Kernel command line: root=/dev/hda1 vga=0x317 selinux=0 resume=/dev/hda5 desktop elevator=as splash=silent PROFILE=Home bootsplash: silent mode.
If a user forgets the boot options provided at boot time, dmesg or syslog will have the values recorded. Note that Chapter 6, "Disk Partitions and Filesystems," discusses Master Boot Record (MBR) in great detail, offering information about how the BIOS uses a bootloader such as GRUB or LILO. Continuing with dmesg output, we see in the following that the processor and video console are detected:
Initializing CPU#0 PID hash table entries: 2048 (order: 11, 32768 bytes) Detected 1694.763 MHz processor. Using pmtmr for high-res timesource Console: colour dummy device 80x25
The next entries report directory entry and inode cache allocation.
Dentry cache hash table entries: 131072 (order: 7, 524288 bytes) Inode-cache hash table entries: 65536 (order: 6, 262144 bytes)
The document located in kernel source at /usr/src/linux/Documentation/filesystems/vfs.txt describes dentry and inode cache in great detail. Following dentry and inode cache, the amount of system memory is detected and displayed:
Memory: 513740k/524096k available (2076k kernel code, 9744k reserved, 780k data, 212k init, 0k highmem) Checking if this processor honours the WP bit even in supervisor mode... Ok.

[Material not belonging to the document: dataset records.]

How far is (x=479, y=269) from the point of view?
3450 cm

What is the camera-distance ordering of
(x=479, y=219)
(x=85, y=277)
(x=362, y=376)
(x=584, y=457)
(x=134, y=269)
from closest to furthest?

Now, let us wrap up this short demonstration of dmesg with some information about BogoMIPS. In linux/arch/i386/kdb/kdba_io.c, the "Kernel Debugger Architecture Dependent Console I/O handler" defines the BogoMIPS. In simplest terms, BogoMIPS is merely a benchmark tool for comparing similar CPUs. However, this tool is never used, which is the reason for its name ("bogus"). Please note that certain structures use the output of BogoMIPS within the kernel, but the end user will find no large benefit in it. More details on BogoMIPS can be found at http://www.tldp.org/HOWTO/BogoMips/.
Calibrating delay loop... 3358.72 BogoMIPS (lpj=1679360)
In addition to dmesg, there are other places to look for hardware errors. As we have shown, dmesg reports everything to the syslog daemon, which in turn records to log file /var/log/messages by default. Although other tools exist for reporting hardware errors, dmesg and syslog are the most prominent. Other tools such as lspci are used in conjunction with dmesg/syslog later in this chapter to locate a failed hardware component.